Designed by Toshiko Mori, the MTA canopies are an integral part of the Hudson Yard Development project. One of the two canopies is complete, and the second is in its final phase of construction. One to One is currently assisting in the design phase by performing various types of analysis on the Capital One Canopy; estimated completion is late 2016.

“These projects—more directly related to research—keep us fresh and relevant, allowing us to test design tools and their relationship to documentation and analysis,” said Jones. “Competitions are another great platform to test design ideas. As teachers, we have the opportunity to hire former students over the summer to engage in more research-based projects, typically architectural competitions.”

One competition, the Bee Breeders Cannabis Bank International Architecture Competition, proved to be rather timely. In June 2015, former Louisiana Governor Bobby Jindal signed a law legalizing the use of medical marijuana in the state. In May 2016, a bill was established to allow one grow site and 10 legal dispensaries in the state, offering LSU and Southern University the first right of refusal to be licensed as the production facility for medical marijuana. The LSU AgCenter is now tasked with developing a plan of operation that addresses the financing, facilities, equipment, personnel, and security of the medical marijuana initiative. Visit lsuagcenter.com for more information about the AgCenter’s medical marijuana production initiative.

 

The bill offering LSU and Southern University the first right of refusal was passed just as One to One began their initial research for the Cannabis Bank competition. Architects were asked to define a contemporary architecture of cannabis. As stated in the competition brief, “In much of the world, Cannabis is controversial, challenging, considered in many places taboo, yet is relevant as a concern of legality, medicine, health, ethics, and economy.”
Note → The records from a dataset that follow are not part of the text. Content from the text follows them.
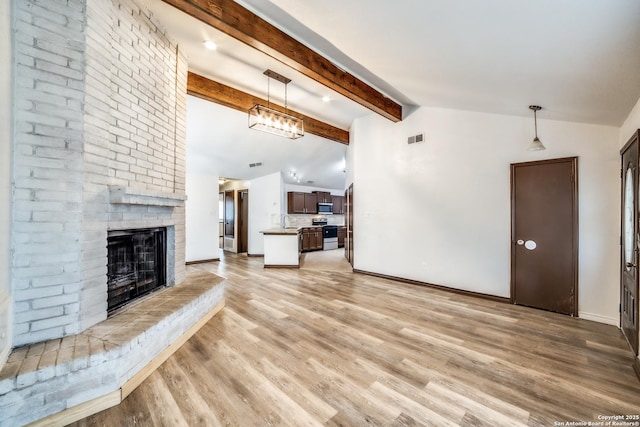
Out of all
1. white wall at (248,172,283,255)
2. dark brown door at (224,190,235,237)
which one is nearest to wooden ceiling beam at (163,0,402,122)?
white wall at (248,172,283,255)

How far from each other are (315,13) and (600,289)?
14.8 ft

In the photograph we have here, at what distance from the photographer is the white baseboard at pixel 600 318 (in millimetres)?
3203

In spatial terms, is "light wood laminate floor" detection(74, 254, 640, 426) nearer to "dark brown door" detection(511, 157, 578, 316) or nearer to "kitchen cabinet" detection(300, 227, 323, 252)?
"dark brown door" detection(511, 157, 578, 316)

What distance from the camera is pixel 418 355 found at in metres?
2.52

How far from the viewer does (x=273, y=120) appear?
4121 millimetres

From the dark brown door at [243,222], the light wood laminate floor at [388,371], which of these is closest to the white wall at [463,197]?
the light wood laminate floor at [388,371]

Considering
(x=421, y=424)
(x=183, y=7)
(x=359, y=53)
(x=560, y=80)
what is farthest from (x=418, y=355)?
(x=183, y=7)

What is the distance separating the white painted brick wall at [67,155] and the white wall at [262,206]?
5.70 meters

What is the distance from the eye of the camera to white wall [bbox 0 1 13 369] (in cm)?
173

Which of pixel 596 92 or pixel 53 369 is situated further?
pixel 596 92

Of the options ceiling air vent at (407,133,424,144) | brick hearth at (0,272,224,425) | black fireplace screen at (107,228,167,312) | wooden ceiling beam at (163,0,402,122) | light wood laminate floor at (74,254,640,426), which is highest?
wooden ceiling beam at (163,0,402,122)

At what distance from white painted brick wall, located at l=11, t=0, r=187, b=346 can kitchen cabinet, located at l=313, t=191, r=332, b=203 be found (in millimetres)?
7405

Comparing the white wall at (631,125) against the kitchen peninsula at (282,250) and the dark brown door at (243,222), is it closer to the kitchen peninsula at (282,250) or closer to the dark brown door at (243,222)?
the kitchen peninsula at (282,250)

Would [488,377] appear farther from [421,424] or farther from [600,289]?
[600,289]
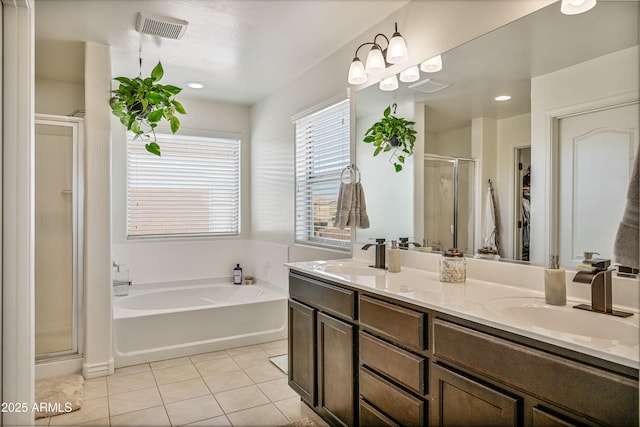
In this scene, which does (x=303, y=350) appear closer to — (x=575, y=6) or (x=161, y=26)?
(x=575, y=6)

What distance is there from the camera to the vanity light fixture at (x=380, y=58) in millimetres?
2223

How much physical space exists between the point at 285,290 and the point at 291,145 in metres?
1.39

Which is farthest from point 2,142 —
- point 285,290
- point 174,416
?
point 285,290

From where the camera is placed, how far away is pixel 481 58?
195 cm

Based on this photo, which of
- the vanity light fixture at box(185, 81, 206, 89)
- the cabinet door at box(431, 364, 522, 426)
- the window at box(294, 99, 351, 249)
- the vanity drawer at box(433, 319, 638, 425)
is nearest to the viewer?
the vanity drawer at box(433, 319, 638, 425)

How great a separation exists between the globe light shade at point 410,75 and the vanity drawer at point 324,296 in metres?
1.27

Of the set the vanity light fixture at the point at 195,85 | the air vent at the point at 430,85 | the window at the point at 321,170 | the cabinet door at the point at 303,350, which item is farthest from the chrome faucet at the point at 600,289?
the vanity light fixture at the point at 195,85

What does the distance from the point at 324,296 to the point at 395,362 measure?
0.60 m

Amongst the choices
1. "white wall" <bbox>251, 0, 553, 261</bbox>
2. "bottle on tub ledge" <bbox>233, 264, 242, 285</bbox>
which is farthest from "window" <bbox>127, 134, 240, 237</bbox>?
"bottle on tub ledge" <bbox>233, 264, 242, 285</bbox>

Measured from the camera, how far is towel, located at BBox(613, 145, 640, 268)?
4.05ft

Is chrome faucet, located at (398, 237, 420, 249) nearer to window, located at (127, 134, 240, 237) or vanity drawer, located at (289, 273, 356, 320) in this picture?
vanity drawer, located at (289, 273, 356, 320)

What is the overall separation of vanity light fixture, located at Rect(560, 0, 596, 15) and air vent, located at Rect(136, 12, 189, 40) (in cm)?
211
One to One’s project, titled CROP (Cannabis Research Opportunity Program), took the competition requirements one step further, proposing the full package: a state grow site and distribution center to be operated by the LSU AgCenter and a narrative focused on local resources, the economic crisis and its effect on TOPS, policy, and education. Their project envisioned a vertical farming, hydroponic tower, a dispensary for the public, and research and classroom spaces, imagining the grow tower as a research facility for the AgCenter that would offer hands-on experience in hydroponic growing systems. Jones said they positioned the grow tower at a site on the Mississippi River downtown, directly opposite of the State Capitol Building, “taking an aggressive position by commenting on existing policy.”
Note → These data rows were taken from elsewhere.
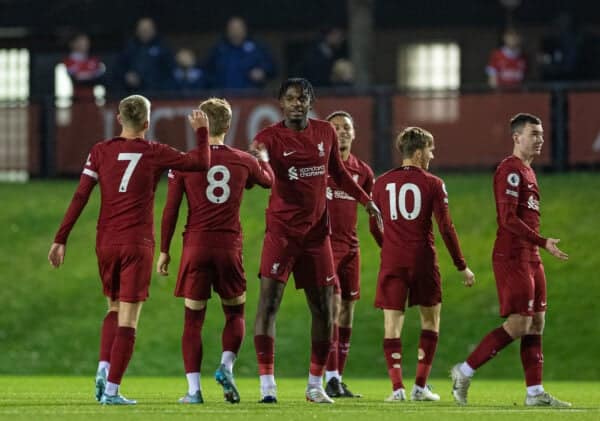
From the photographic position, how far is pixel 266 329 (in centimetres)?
1485

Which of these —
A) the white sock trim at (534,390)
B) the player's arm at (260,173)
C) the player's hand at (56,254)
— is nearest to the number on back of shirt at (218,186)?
the player's arm at (260,173)

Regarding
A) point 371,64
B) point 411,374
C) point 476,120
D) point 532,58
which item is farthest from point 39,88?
point 411,374

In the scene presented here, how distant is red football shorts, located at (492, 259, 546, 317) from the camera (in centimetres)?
1537

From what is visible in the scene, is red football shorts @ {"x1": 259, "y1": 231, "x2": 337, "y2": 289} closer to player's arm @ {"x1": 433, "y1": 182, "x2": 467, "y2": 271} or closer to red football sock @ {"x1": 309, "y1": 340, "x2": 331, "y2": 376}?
red football sock @ {"x1": 309, "y1": 340, "x2": 331, "y2": 376}

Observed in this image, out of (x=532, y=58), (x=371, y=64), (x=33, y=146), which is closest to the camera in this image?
(x=33, y=146)

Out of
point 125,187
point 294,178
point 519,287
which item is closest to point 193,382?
point 125,187

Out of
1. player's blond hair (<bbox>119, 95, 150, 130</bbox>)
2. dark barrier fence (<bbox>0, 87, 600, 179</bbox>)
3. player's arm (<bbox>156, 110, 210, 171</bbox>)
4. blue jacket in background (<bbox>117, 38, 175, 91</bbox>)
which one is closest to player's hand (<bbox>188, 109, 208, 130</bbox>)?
player's arm (<bbox>156, 110, 210, 171</bbox>)

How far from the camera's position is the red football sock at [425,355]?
1642cm

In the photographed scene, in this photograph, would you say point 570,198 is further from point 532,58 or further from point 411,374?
point 532,58

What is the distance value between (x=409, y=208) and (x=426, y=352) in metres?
1.28

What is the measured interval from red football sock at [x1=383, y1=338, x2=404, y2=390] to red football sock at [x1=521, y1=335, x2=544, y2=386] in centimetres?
122

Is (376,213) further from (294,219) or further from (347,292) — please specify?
(347,292)

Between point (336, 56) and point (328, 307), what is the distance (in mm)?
17066

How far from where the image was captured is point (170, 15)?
40.6 metres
One to One’s proposal placed in the competition, earning honorable mention. “Once LSU said yes, we felt our narrative had a lot of potential,” Jones commented. “Hey, we were a little bit ahead of the curve in figuring out how this could work. It would be amazing if our project went from honorable mention to real-life commission.”

As Jones approaches his tenth college reunion, he said he often reflects on his education at LSU. “I have a tremendous amount of respect for my education. Choosing to major in architecture was definitely a leap of faith, and the great faculty and mentors at LSU showed me that you don’t find architecture; it finds you. It is more a way of life than an occupation.”